8Ce parti pris très personnel ne se fait pas au détriment d’une rigueur épistémologique ; c’est même tout le contraire. Pour dresser l’inventaire critique des différentes manières de rêver sa (ou ses) « littérature(s) mondiale(s) », l’auteur ne manque pas de revenir au début du deuxième chapitre (« Variations du je jusqu’au mauvais songe ») sur (le choix même de) l’expression « littérature mondiale » et de ses épigones plus ou moins éloignés, « littérature-monde », « littérature universelle », Weltliteratur ou world literature. Cette mise au point terminologique bienvenue le conduit immédiatement à traiter d’un premier embarras : que faire alors des contre-utopies qui promeuvent une vision nauséabonde de la littérature et du monde, comme la Weltliteratur nazie, issue de deux journaux de propagande publiés entre les années 1935 et 1940 ? Si David fait le choix d’écarter cette Weltliteratur de son enquête — c’est-à-dire de se contenter de la mentionner sans l’investir —, c’est par conviction d’abord (cette Weltliteratur n’est évidemment pas désirable), mais aussi par méthode, car « ce passé-là de la littérature mondiale n’imprègne plus notre présent de façon significative » (p. 39). La mentionner demeure éclairant : cela permet de saisir d’autant mieux comment une même désignation peut en fait recouvrir des visions du monde et de la littérature radicalement antagonistes.
9Or il se pourrait que la « littérature mondiale » ait constitué un rêve paradoxal dès sa première formulation.
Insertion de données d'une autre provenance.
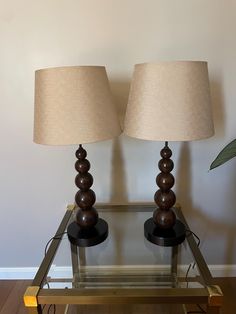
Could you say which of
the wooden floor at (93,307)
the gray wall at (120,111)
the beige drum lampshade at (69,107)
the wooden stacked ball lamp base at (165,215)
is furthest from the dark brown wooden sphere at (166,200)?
the wooden floor at (93,307)

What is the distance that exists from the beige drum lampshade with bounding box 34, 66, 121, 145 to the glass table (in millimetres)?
479

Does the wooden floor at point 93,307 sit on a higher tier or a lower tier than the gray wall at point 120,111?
lower

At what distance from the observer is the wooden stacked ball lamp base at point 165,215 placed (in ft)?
3.44

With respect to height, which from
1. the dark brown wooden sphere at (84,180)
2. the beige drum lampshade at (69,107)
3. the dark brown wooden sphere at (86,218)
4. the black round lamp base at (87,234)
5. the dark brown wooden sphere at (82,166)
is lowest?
the black round lamp base at (87,234)

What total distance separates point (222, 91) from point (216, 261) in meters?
0.95

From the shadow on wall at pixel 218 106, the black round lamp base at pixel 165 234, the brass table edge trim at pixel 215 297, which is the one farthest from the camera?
the shadow on wall at pixel 218 106

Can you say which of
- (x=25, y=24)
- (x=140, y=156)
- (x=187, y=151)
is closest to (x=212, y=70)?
(x=187, y=151)

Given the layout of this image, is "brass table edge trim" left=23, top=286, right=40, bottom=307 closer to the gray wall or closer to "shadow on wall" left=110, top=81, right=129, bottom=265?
"shadow on wall" left=110, top=81, right=129, bottom=265

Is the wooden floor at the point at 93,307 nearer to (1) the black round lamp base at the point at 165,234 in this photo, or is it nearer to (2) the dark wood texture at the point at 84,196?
(1) the black round lamp base at the point at 165,234

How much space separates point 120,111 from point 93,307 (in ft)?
3.24

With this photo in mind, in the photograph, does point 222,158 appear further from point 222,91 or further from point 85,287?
point 85,287

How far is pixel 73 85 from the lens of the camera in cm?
85

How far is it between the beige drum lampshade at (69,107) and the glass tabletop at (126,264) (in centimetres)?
48

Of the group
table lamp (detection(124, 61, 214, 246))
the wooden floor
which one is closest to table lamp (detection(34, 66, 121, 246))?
table lamp (detection(124, 61, 214, 246))
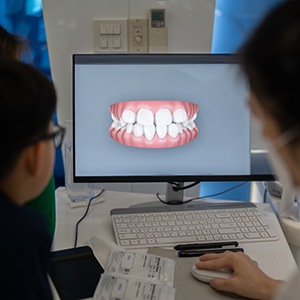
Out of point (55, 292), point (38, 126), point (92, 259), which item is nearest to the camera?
point (38, 126)

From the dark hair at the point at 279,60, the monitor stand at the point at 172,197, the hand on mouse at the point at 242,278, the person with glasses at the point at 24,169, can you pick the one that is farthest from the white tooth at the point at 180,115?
the dark hair at the point at 279,60

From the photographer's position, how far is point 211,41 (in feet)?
5.68

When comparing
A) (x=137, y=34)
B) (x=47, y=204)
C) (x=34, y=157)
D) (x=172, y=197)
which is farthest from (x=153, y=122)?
(x=34, y=157)

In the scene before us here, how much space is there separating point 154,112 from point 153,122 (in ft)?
0.10

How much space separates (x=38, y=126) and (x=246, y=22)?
126cm

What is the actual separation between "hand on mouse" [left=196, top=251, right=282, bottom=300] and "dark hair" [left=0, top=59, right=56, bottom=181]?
515 mm

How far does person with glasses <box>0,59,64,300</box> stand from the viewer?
69 centimetres

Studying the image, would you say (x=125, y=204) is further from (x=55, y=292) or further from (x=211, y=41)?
(x=211, y=41)

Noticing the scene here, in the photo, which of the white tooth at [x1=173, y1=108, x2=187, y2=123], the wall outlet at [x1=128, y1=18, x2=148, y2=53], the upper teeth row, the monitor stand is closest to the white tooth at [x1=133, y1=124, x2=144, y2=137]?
the upper teeth row

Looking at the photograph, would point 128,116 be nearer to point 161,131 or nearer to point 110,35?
point 161,131

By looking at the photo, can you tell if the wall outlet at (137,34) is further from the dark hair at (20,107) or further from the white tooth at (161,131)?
the dark hair at (20,107)

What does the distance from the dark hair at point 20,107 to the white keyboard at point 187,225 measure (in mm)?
559

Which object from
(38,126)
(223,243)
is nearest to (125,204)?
(223,243)

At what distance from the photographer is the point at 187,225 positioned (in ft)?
4.20
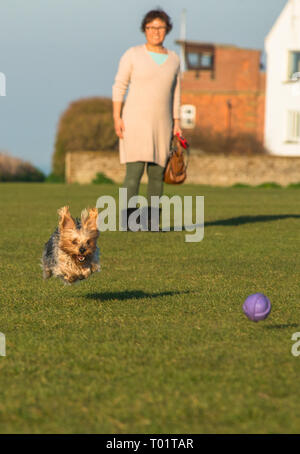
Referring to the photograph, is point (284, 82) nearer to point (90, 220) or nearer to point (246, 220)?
point (246, 220)

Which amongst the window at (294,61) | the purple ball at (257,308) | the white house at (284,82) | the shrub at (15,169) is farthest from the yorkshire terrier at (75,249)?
the window at (294,61)

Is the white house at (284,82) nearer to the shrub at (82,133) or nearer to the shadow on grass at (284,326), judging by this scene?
the shrub at (82,133)

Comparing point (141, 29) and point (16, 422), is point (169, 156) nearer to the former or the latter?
point (141, 29)

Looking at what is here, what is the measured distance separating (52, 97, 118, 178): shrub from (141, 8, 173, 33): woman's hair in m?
29.9

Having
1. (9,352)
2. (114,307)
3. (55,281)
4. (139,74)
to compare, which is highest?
(139,74)

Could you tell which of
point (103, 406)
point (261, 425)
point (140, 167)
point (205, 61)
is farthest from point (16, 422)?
point (205, 61)

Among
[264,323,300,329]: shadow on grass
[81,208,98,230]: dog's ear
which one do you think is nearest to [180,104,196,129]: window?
[81,208,98,230]: dog's ear

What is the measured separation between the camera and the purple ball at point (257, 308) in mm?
4328

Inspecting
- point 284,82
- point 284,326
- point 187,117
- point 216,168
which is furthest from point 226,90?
point 284,326

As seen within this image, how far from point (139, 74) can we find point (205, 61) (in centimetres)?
3428

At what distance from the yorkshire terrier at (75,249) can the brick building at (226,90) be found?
118 feet

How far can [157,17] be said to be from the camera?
9.09 metres

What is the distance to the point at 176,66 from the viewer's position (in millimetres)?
9516

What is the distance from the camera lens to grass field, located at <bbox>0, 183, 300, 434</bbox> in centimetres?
285
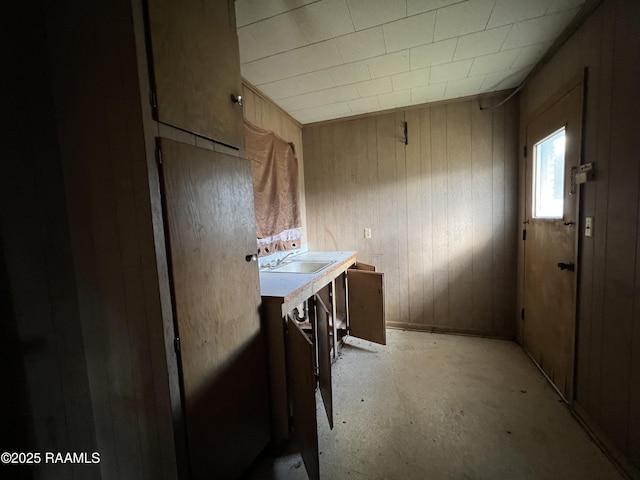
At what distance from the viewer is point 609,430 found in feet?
4.33

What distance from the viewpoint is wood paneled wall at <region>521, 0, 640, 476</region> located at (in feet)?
3.78

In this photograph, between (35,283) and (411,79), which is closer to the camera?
(35,283)

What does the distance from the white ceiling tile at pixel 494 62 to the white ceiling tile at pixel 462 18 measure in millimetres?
390

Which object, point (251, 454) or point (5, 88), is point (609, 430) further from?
point (5, 88)

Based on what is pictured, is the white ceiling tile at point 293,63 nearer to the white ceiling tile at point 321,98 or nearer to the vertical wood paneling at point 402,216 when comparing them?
the white ceiling tile at point 321,98

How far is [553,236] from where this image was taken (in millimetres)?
1806

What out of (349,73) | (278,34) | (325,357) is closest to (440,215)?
(349,73)

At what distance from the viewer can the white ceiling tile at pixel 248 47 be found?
5.01 ft

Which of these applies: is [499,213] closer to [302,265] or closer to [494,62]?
[494,62]

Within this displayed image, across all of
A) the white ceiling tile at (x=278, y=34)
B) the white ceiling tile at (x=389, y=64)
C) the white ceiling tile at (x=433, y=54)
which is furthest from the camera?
the white ceiling tile at (x=389, y=64)

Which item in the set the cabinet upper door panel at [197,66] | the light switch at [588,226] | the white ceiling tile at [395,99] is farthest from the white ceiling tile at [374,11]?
the light switch at [588,226]

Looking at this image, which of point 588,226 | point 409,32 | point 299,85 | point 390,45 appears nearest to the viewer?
point 588,226

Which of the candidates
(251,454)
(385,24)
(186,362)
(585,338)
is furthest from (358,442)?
(385,24)

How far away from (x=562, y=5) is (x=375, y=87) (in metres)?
1.16
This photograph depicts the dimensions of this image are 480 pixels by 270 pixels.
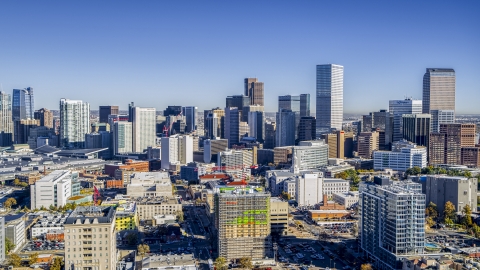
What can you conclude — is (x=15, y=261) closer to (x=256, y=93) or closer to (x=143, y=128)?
A: (x=143, y=128)

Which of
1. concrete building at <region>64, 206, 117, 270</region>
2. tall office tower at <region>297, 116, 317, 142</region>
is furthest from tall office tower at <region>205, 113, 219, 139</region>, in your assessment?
concrete building at <region>64, 206, 117, 270</region>

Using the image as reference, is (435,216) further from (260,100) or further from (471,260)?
(260,100)

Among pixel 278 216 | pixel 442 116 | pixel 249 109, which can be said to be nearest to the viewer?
pixel 278 216

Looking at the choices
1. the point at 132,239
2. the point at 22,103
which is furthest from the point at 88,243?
the point at 22,103

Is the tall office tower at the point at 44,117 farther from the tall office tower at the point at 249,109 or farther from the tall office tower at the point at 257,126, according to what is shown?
the tall office tower at the point at 257,126

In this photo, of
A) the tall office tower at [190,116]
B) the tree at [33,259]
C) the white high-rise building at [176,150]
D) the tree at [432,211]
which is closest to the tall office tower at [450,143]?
the tree at [432,211]

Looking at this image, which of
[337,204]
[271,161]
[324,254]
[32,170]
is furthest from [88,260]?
[271,161]

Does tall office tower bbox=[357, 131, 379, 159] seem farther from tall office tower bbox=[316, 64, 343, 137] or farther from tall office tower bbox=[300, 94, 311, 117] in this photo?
tall office tower bbox=[300, 94, 311, 117]
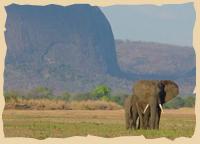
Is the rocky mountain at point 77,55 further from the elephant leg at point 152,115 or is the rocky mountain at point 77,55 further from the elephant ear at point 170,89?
the elephant leg at point 152,115

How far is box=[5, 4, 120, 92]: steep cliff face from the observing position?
67.7 meters

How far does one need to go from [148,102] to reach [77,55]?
204 ft

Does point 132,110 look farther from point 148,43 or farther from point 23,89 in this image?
point 148,43

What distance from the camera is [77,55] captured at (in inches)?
3253

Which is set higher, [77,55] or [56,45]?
[56,45]

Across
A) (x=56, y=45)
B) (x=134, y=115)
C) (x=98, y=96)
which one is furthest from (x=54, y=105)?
(x=56, y=45)

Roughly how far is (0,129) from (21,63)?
51.9m

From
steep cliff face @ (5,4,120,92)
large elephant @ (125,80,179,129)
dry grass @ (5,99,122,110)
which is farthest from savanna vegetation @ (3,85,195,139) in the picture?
steep cliff face @ (5,4,120,92)

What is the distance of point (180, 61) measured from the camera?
245ft

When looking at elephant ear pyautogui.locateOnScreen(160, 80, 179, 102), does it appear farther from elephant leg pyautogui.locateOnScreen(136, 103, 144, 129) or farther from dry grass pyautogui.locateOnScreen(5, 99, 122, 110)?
dry grass pyautogui.locateOnScreen(5, 99, 122, 110)

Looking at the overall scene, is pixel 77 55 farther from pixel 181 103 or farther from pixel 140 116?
pixel 140 116

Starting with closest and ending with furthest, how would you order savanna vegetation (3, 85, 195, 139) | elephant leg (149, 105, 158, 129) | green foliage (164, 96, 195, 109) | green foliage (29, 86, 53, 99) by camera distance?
savanna vegetation (3, 85, 195, 139) < elephant leg (149, 105, 158, 129) < green foliage (164, 96, 195, 109) < green foliage (29, 86, 53, 99)

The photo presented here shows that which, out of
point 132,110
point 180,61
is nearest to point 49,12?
point 180,61

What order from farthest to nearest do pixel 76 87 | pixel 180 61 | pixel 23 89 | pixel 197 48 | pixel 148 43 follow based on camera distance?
pixel 148 43 → pixel 180 61 → pixel 76 87 → pixel 23 89 → pixel 197 48
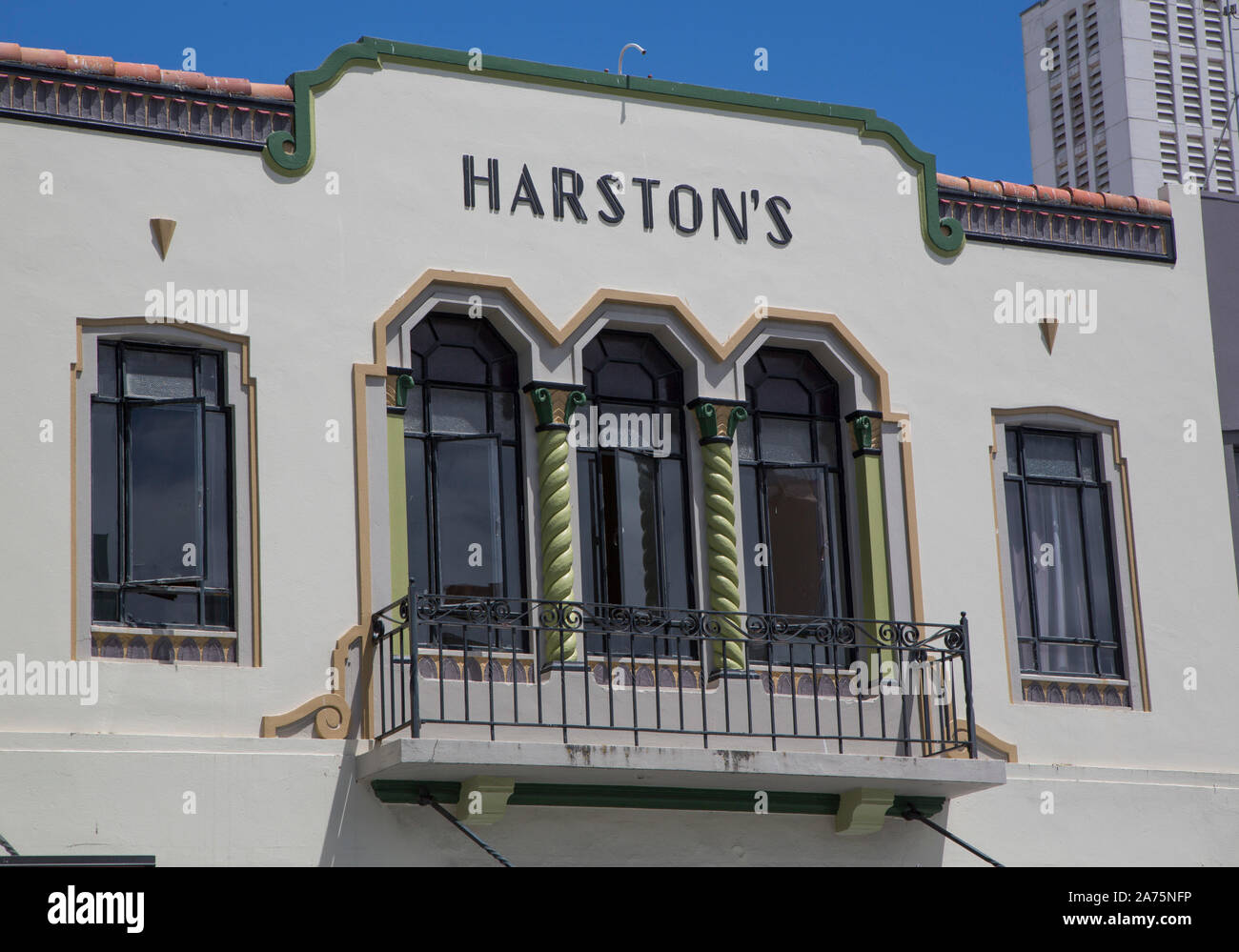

Revenant sur le dialogue entre Goethe et son secrétaire, Jérôme David montre que deux visions opposées de la mondialisation cohabitent en effet d’emblée chez l’auteur allemand lorsqu’il se met à penser la Weltliteratur : il oppose une mondialisation « par le haut », celle du désintéressement esthétique, porté par les classes cultivées, à une mondialisation « par le bas », dictée par les intérêts commerciaux. Or, si Goethe forge son idée positive de la littérature mondiale (par le haut) à partir d’une expérience affective — la lecture marquante d’un roman sentimental chinois qu’il lit en traduction —, il craint en même temps la mondialisation par le bas et s’oppose fermement à ce qui s’apparente pour lui au Weltmarkt (le « marché mondial »), soit tout l’opposé de « sa » Weltliteratur.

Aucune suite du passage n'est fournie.